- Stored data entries
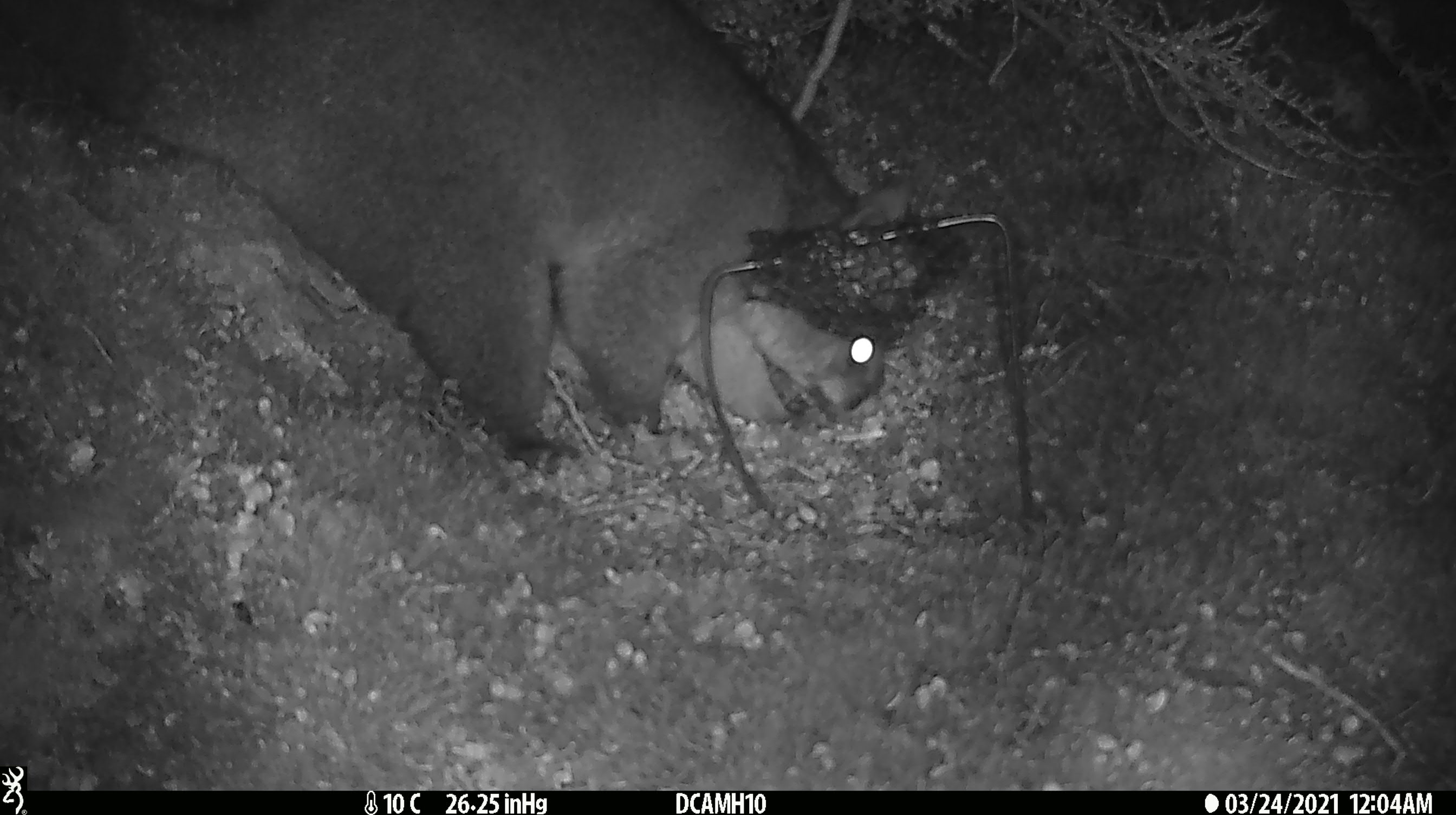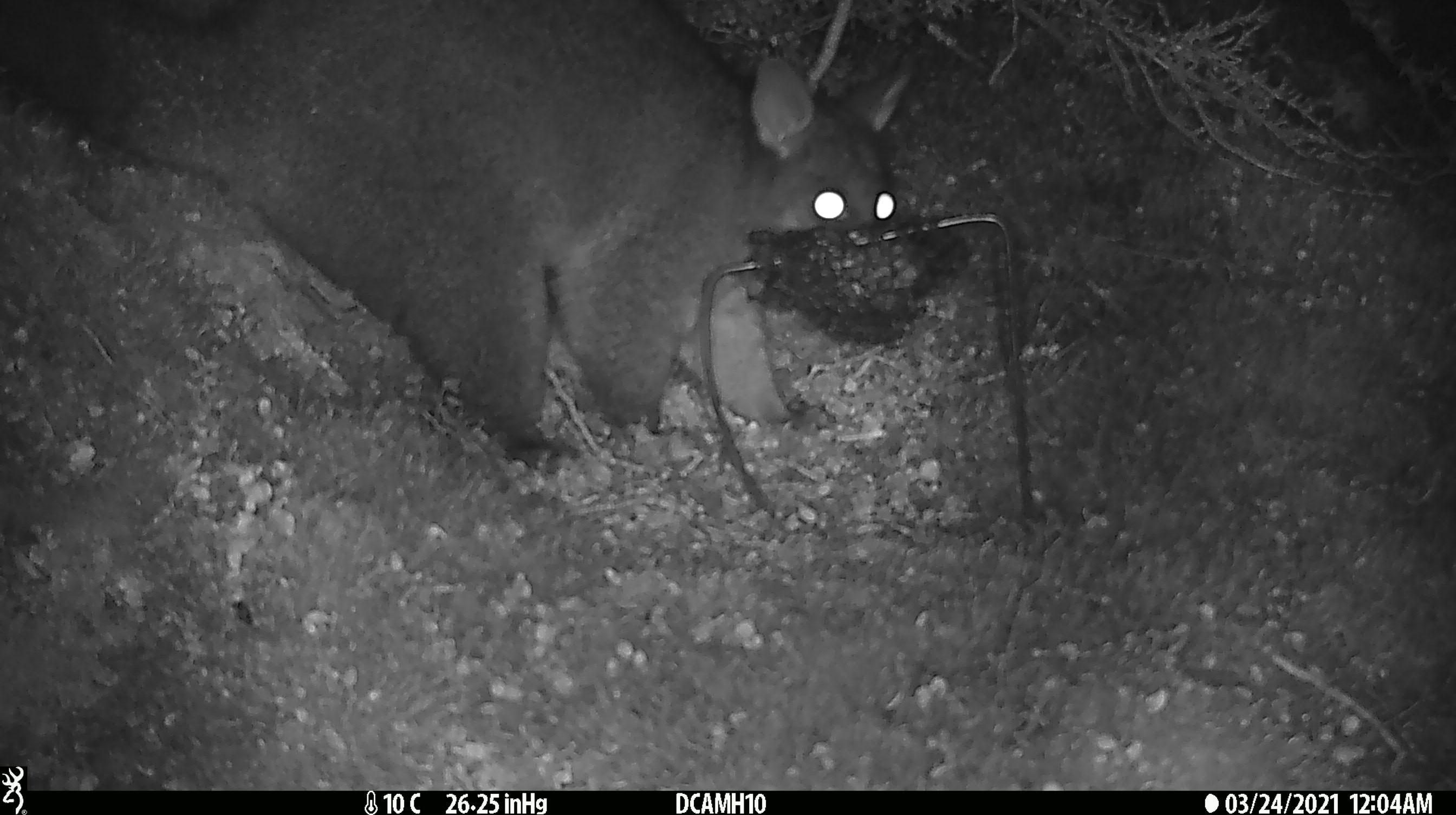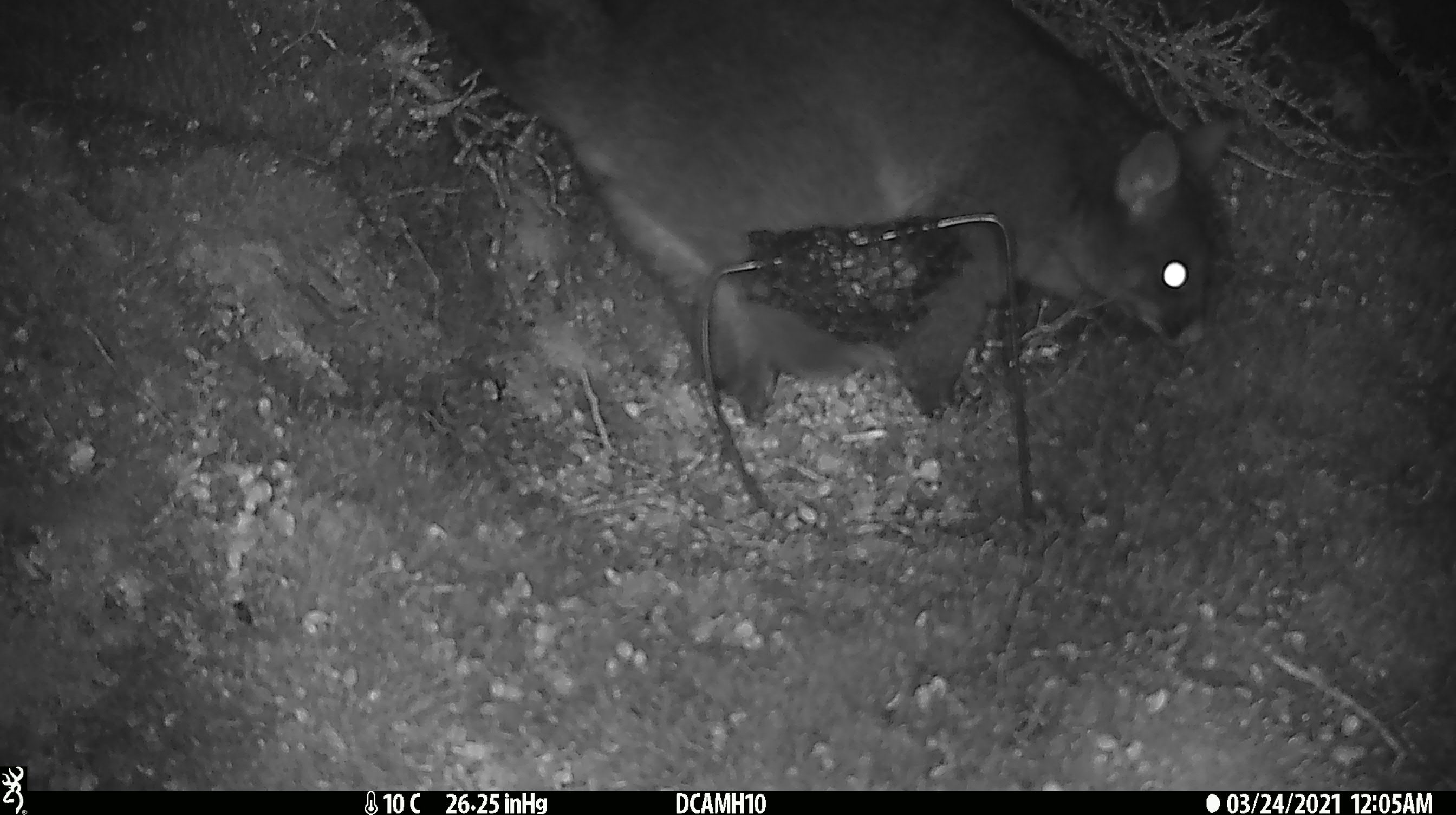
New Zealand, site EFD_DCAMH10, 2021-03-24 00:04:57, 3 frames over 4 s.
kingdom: Animalia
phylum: Chordata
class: Mammalia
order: Diprotodontia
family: Phalangeridae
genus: Trichosurus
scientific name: Trichosurus vulpecula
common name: common brushtail possum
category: possum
Possum (common brushtail possum) (Trichosurus vulpecula).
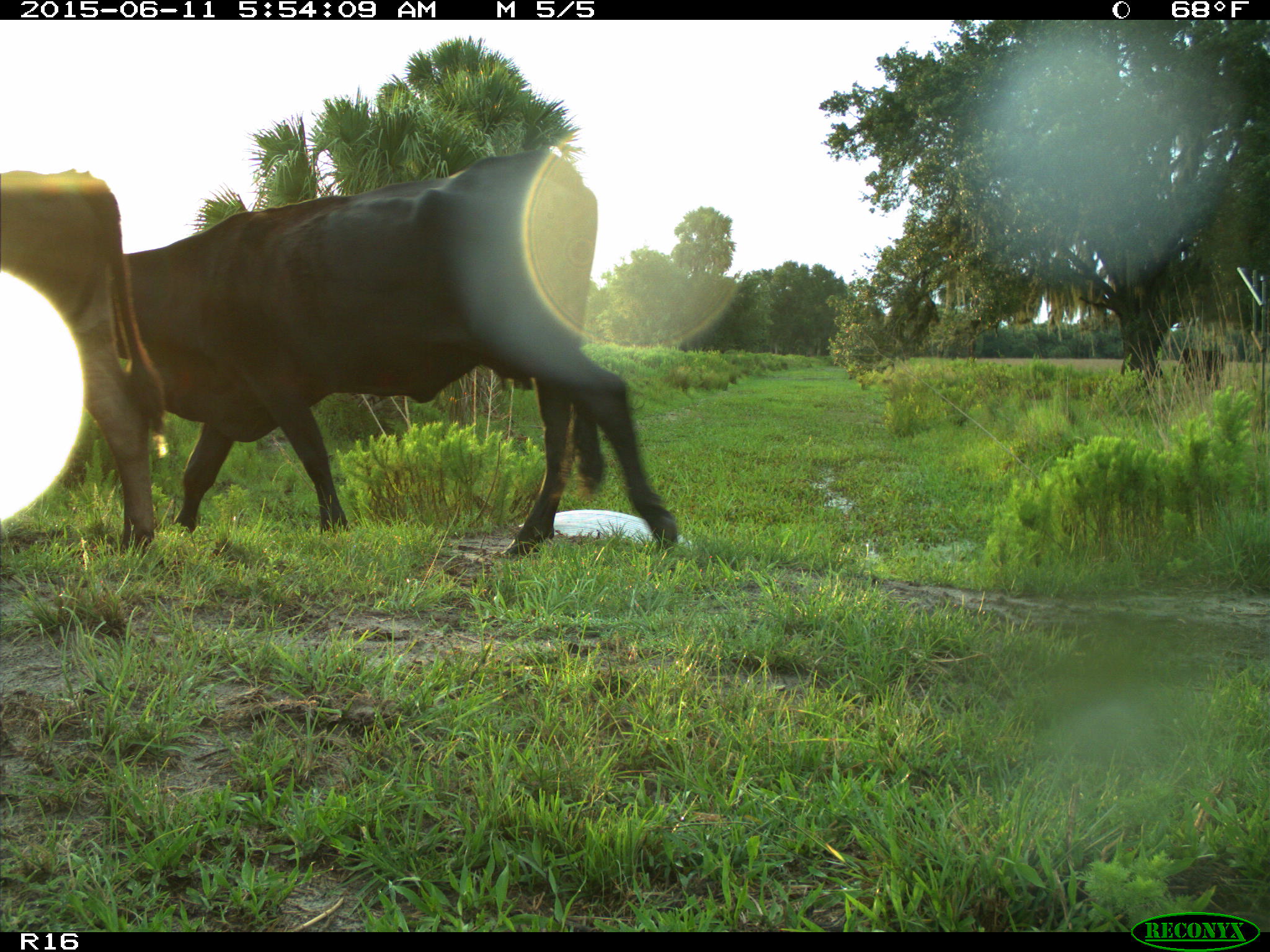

- ASSIGNED TASK
Each line from the one holding "family: Phalangeridae" through the final line of the data needs to be transcribed exactly. Include both ends, skip the pictures, and add nothing.

- THE ANSWER
family: Phalangeridae
genus: Trichosurus
scientific name: Trichosurus vulpecula
common name: common brushtail possum
category: possum
Possum (common brushtail possum) (Trichosurus vulpecula).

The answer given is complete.